======== Brano da leggere ========

È stato detto che “nella cultura inglese influenzata dal buddhismo si riflettono le due
tendenze contrapposte dell’orientalismo occidentale: la strumentalizzazione di
tipo colonialistico, e di per sé mistificatoria, e il desiderio di conoscenza,
frutto di empatia e curiosità intellettuale”[1].
Un esempio di quest’ultimo tipo di atteggiamento verso il buddhismo lo si trova
nella figura di Sir Edwin Arnold.
Egli non è un autore di rilievo nella storia della letteratura inglese, anzi
non lo si può considerare un poeta “di professione”.
Nato nel 1832, dopo la laurea conseguita
ad Oxford e dopo aver insegnato a Birmingham si recò in India e lì diresse il
Sanskrit College di Poona. Nel 1861 tornò in Inghilterra e si dedicò al giornalismo,
divenendo la firma più importante del Daily
Telegraph, dove lavorò per 40 anni. Morì a Londra nel 1904. Fu traduttore
di diversi testi filosofici e letterari indiani, ma è noto soprattutto per un
suo poema pubblicato nel 1879, La Luce dell’Asia, ovvero La Grande Rinuncia,
un testo che ebbe all’epoca un grande successo in patria e negli Stati Uniti,
anche se oggi è conosciuto solo nella cerchia degli studiosi del buddhismo.

========

Consegna
Secondo il brano su Edwin Arnold, per quanti anni lavorò al Daily Telegraph?

======== Materiale ========

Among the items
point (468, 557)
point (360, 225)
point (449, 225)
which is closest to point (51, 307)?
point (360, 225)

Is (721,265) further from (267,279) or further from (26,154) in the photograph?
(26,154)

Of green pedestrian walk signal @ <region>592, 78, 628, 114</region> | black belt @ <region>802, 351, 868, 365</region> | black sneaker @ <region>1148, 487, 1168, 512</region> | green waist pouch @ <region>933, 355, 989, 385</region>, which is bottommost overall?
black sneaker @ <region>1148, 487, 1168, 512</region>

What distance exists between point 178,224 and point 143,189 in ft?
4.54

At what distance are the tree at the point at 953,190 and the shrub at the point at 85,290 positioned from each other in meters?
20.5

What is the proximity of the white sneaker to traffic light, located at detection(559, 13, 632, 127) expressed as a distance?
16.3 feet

========

Soluzione
Per 40 anni.